Parshat Va’erah includes the famous ‘five languages of redemption’; it is the message that God tells Moshe to convey to Bnei Yisrael to inspire a hope in and excitement for their upcoming Divine salvation from slavery. God promises that He will, ‘take them out from the Egyptian oppression’, ‘save them from their servitude’ and ‘redeem them with a mighty hand and immense miracles’; these three include the complete exodus from Egypt and its domineering authority. God continues, saying that He will then, ‘take them as My nation and I will be their God’ – this represents the ‘signing’ of the contact at Har Sinai, the mutual acceptance of the national contract. Lastly, a new nation with a new system of government needs a land, so God concludes His promised plan with, ‘I will bring them to the land that I swore to give to Avraham, Yitzchak and Yaakov’. In order to inculcate a belief and hope in God and His plan within Bnei Yisrael, God lays out a detailed step-by-step process describing how and what He will do for them.

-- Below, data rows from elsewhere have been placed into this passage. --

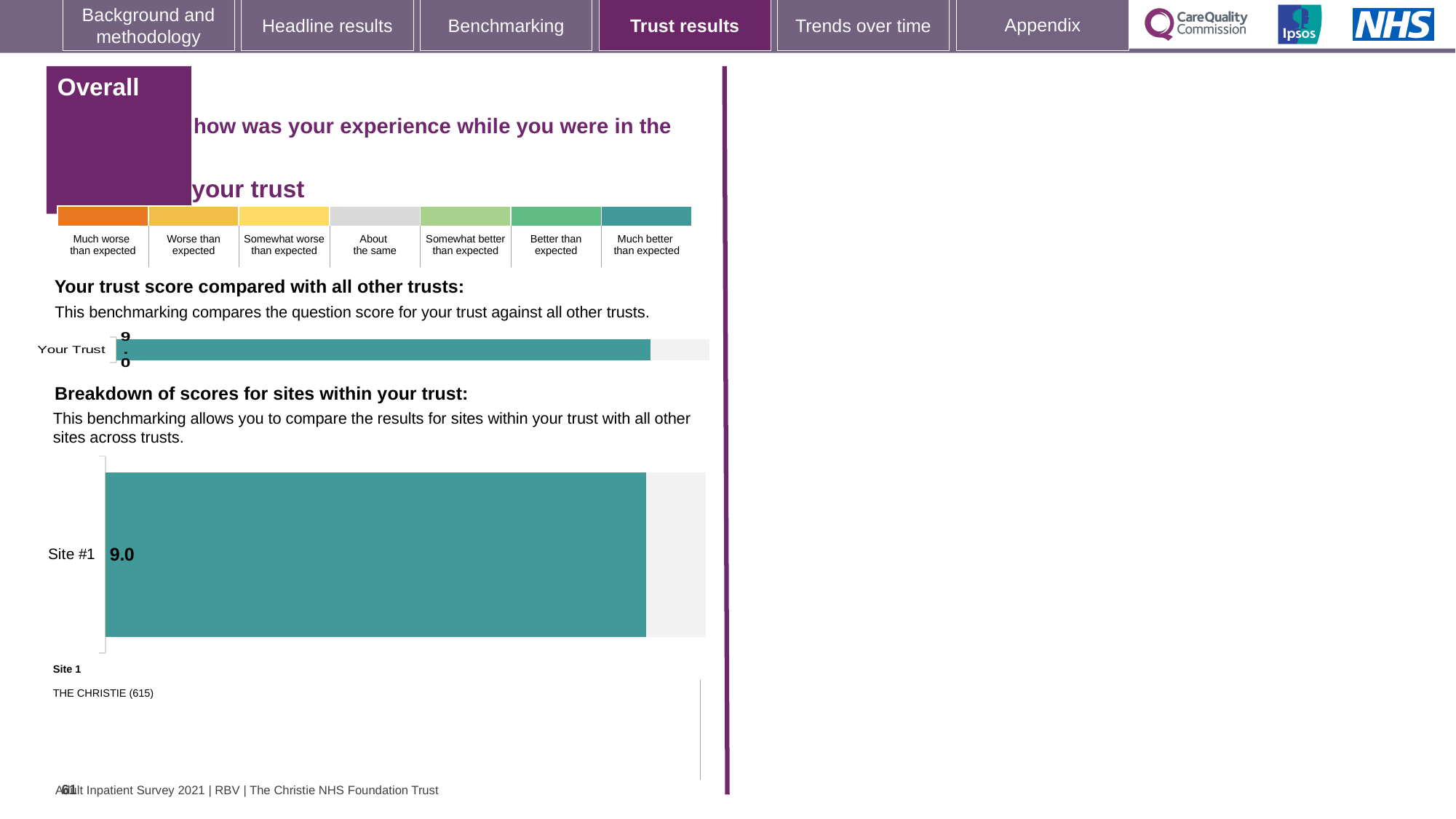
How many bars are plotted in the 'Breakdown of scores for sites within your trust' chart? 1 According to the colour key on the slide, which category does the teal colour of the Site #1 bar represent? Much better than expected How many bars are plotted in the 'Your trust score compared with all other trusts' chart? 1 What is the difference between the Your Trust score and the Site #1 score on the slide? 0.0 What kind of chart is the 'Breakdown of scores for sites within your trust' chart? bar chart In the 'Breakdown of scores for sites within your trust' chart, what is the score for Site #1? 9.0 In the 'Your trust score compared with all other trusts' chart, what is the score for Your Trust? 9.0 Is the score for Your Trust in the 'Your trust score compared with all other trusts' chart the same as the score for Site #1 in the 'Breakdown of scores for sites within your trust' chart? Yes In the 'Breakdown of scores for sites within your trust' chart, what is the name of the site labelled Site 1? THE CHRISTIE (615) What kind of chart is the 'Your trust score compared with all other trusts' chart? bar chart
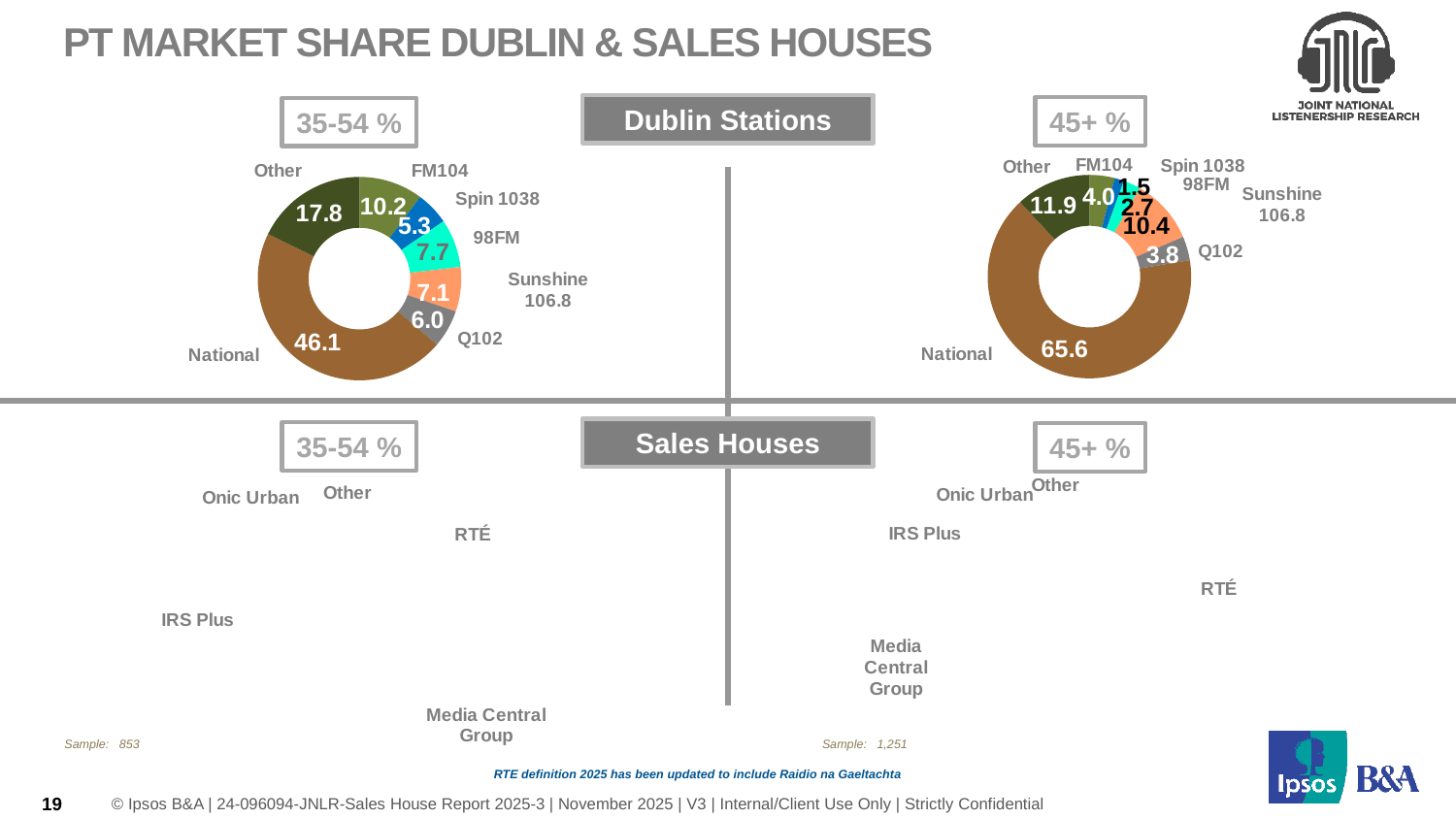
In the Dublin Stations 45+ % chart, what is the difference between the values for National and Other? 53.7 In the Dublin Stations 35-54 % chart, which category has the smallest share? Spin 1038 In the Dublin Stations 35-54 % chart, which is larger, the value for 98FM or the value for Q102? 98FM In the Dublin Stations 35-54 % chart, what is the value for National? 46.1 In the Dublin Stations 45+ % chart, what is the value for Sunshine 106.8? 10.4 In the Dublin Stations 35-54 % chart, what is the value for 98FM? 7.7 In the Dublin Stations 45+ % chart, which category has the largest share? National What kind of chart is used for the Dublin Stations 45+ % data? Donut (pie) chart In the Dublin Stations 45+ % chart, which category has the smallest share? Spin 1038 In the Dublin Stations 35-54 % chart, what is the difference between the values for Other and FM104? 7.6 In the Dublin Stations 45+ % chart, what is the value for FM104? 4.0 How many categories are shown in the Dublin Stations 35-54 % chart? 7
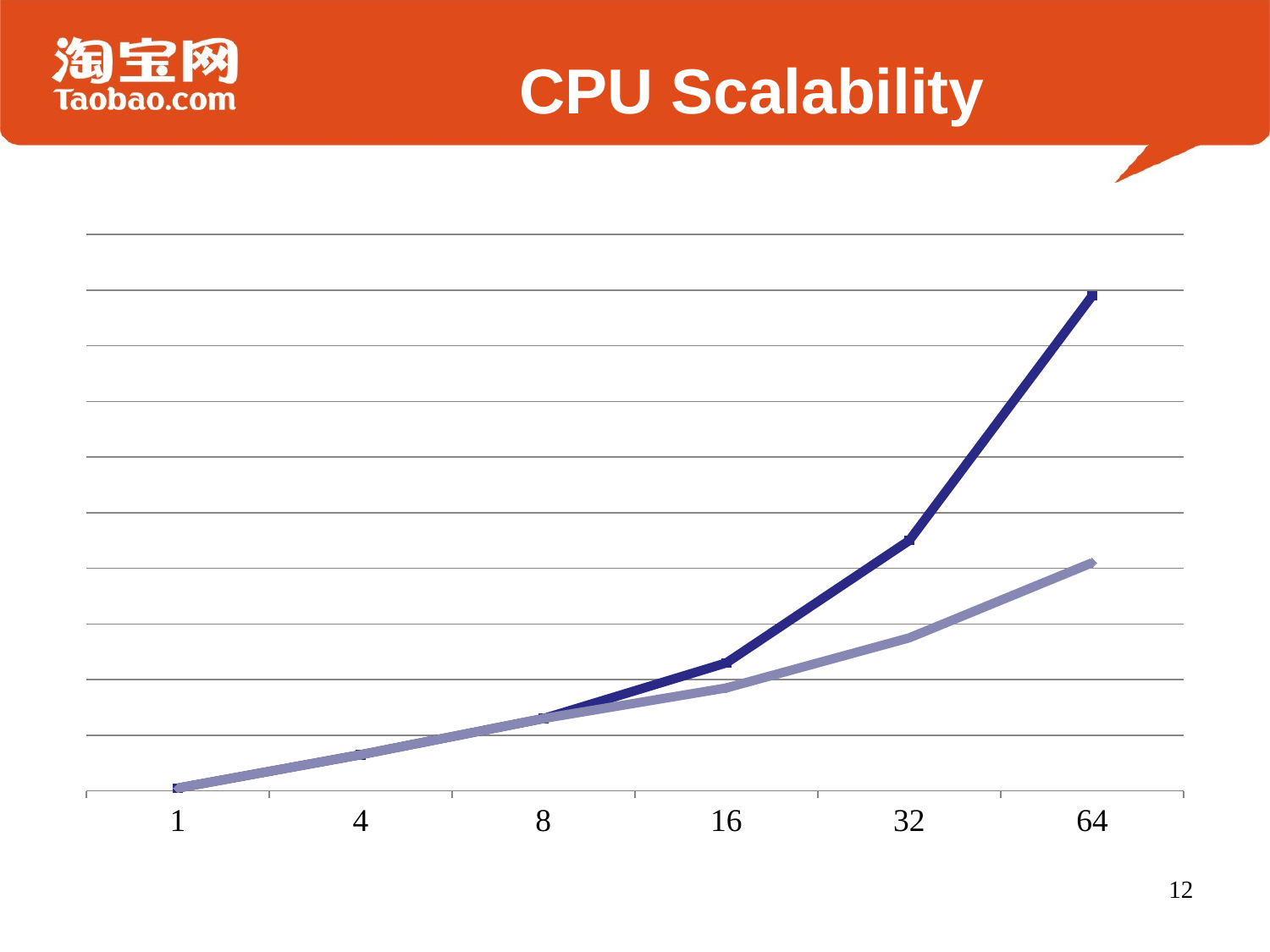
How many categories are labelled on the x axis? 6 How many lines are plotted on the chart? 2 What kind of chart is shown on the slide? line chart What is the title of the chart? CPU Scalability Do the values of the dark blue line rise or fall as the x axis goes from 1 to 64? rise At which x-axis category does the dark blue line reach its highest value? 64 Do the values of the light purple line rise or fall as the x axis goes from 1 to 64? rise At which x-axis category does the dark blue line have its lowest value? 1 At x = 64, which line has the higher value, the dark blue line or the light purple line? dark blue line At x = 32, which line has the higher value, the dark blue line or the light purple line? dark blue line At which x-axis category does the light purple line reach its highest value? 64 What is the last category label on the x axis? 64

However, when Moshe relays this awesome message to the nation, ‘they did not hear Moshe because of the shortness of spirit and hard work.’ Did God’s plan to energize His children for the upcoming exodus fail? Was God wrong in assuming He could revitalize the will and hope of such a broken nation?
The method with which to answer this conundrum is to understand the exact meaning of ‘they did not listen’; for this can be understood as not ‘hearing’ or not ‘listening’. Ramban explains that because of the tremendously arduous workload the nation was saddled with, they were simply unable to hear Moshe; they were incapable of giving him any attention no matter what he was saying. Sforno takes another approach, stating that the nation heard him just fine, but they ignored Moshe’s message of hope, unable to accept that God would truly come through with such salvation; they simply could not believe after all these years of bitter oppression (‘broken spirit and strenuous labor’). While the words of the verse are now more clearly defined, this only serves to strengthen our question: Did God actually misjudge the nation’s ability to hear the message or did He mistakenly believe they could accept the promised hopeful future?
Rashbam’s explanation of the verse will not only help in answering this quandary but also allow us to glean a message from this episode within our nation’s early history. He explains that originally they did believe in the promised liberation (Shemot 4: 31), but because they had expected that the work would have then lessened, when it in fact became harsher, they rejected any further promises of hope. And this is exactly what God had planned on all along! He didn’t mistakenly believe they would accept Moshe’s message, He actually knew they wouldn’t! At the genesis of the nation’s creation, God wanted to teach them a critical lesson for their future: a promise from God will never be broken even when the times look the darkest. By creating an initial hope and following it up with a seeming ‘dispelling’ of this hope (through the increase of suffering), when their total freedom from Egypt is ultimately then achieved, God ensured the nation’s total belief in the ultimate promise (receiving the Torah and entering the Eretz Yisrael), despite the almost certain ‘bumps along the way’.
The application of this lesson for us during these difficult days is perfectly clear. It’s the very ‘bumps’ that strengthen the ‘smoothness’. Through our hardship our inspiration flourishes; through our weakening we are eternally strengthened.